As health facilities were inundated, authorities scrambled to contain the infection. They used some unusual initiatives to spread the message about following COVID protocols — in village lanes, street artists in black costumes enacted the threat posed by the coronavirus if residents did not use masks or follow measures such as sanitizing hands. A strict lockdown was enforced with police handing out penalties to those violating norms such as social distancing.
The second wave has ebbed in recent days with daily cases reducing significantly.
But the severity of infections and death toll was much higher compared to the first wave, according to officials. “This time we got disproportionate number of cases compared to our hospital infrastructure. So, we had to raise the capacity of our hospital beds, from 150 to 1,500 and we also had to increase ventilators, ICU (Intensive Care Unit) beds,” said Prajapati.
With hospitals stretched to capacity, authorities asked hundreds of infected people to isolate at home. But that was a challenge for many.
“If you have one or two rooms and one washroom, how do you isolate,” asked Sudhir Sharma, a resident who set up beds in a house he owns for people stricken with the virus.
He launched a helpline called “Shakti” on realizing how tough handling the infection was for patients after his driver tested positive. “When I asked him where he would stay, he told me he would pitch a tent outside his home. That is when I understood the predicament people face in villages.”
Meals were cooked and distributed to families where several members were sick, and kits of sanitizers and basic medicines handed to the sick.
Sharma’s was one of the countless civil society initiatives in India that have been on the frontlines of providing care and relief to people affected by the deadly second wave that crushed health care systems, even in big cities like Delhi, and left the country’s vast rural areas scrambling for even the most basic healthcare.
Himachal Pradesh, which has a better primary healthcare system compared to some other states, fared better. A network of healthcare workers helped distribute food rations to affected families in remote hamlets and monitored sick people. Known as “Asha” workers, they are usually the first point of contact in rural India for health services.
“We went from house to house and explained about coronavirus to them. We told sick people to keep up their spirits and the illness will pass away,” said Sanjana Andoria, the head of the local council in Kaliara village. It was not easy when the numbers of infected people were high — there are six healthcare workers in the village of 3,200.

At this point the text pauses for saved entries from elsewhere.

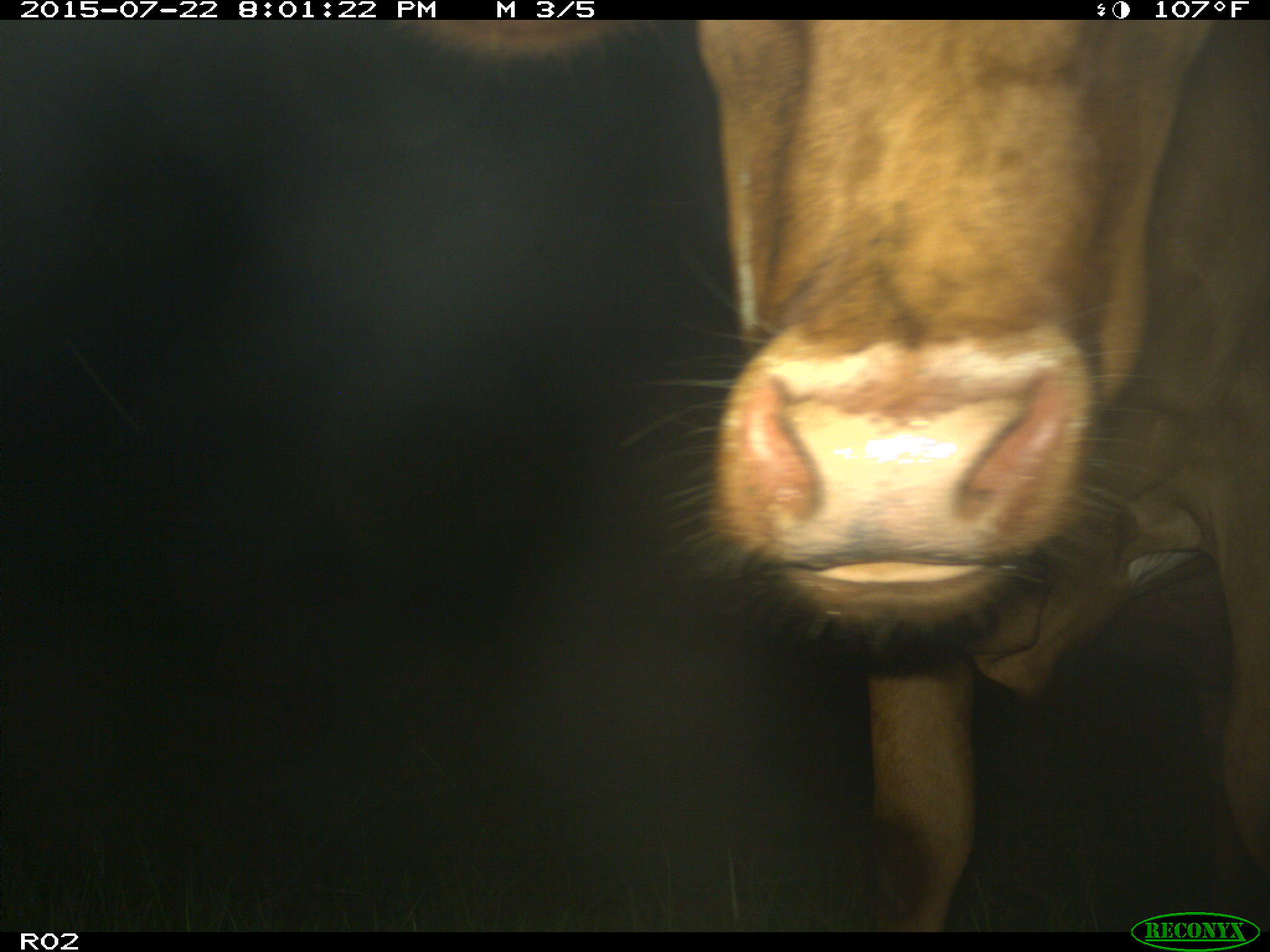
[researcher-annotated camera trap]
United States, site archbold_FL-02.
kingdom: Animalia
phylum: Chordata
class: Mammalia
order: Artiodactyla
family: Bovidae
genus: Bos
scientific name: Bos taurus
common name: domestic cow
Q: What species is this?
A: Bos taurus (domestic cow).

While the first wave was followed with widespread complacency that the pandemic had passed away, this time authorities say they are taking no chances even though infections have plummeted. Amid forecasts by government scientists that a third wave will hit India later this year, isolation facilities with oxygen support are being ramped up — reaching oxygen to remote villages had been a challenge.
Campaigns to reinforce the need to follow COVID protocols will also continue as public health experts stress that these basic measures remain the most effective way to prevent outbreaks in a country where less than 5% of the population has been inoculated due to vaccine shortages.
Concerns are higher as studies find that the Delta variant that first emerged in India and was the predominant strain during the second wave in some parts of the country could be 50% more transmissible compared to one found in Britain earlier.
“Definitely the second wave will teach a lot of lessons to everybody — to the government, to the system and in fact the public at large. Had we been more careful and disciplined by way of maintaining social distancing, wearing masks etc., sanitization and hygiene, we could have prevented a lot of deaths and a lot of active cases,” Prajapati said.
Residents like Sharma say it was “heartbreaking” to witness that devastation in the countryside where he grew up.
“So many young people in their twenties in their thirties, they passed away,” Sharma said. “Every morning I got calls about people dying. I have never wept in my life, but I used to cry hearing such news.”
Although a sense of calm has returned as fewer infections are reported, fear and nervousness still lurk along Himalayan slopes.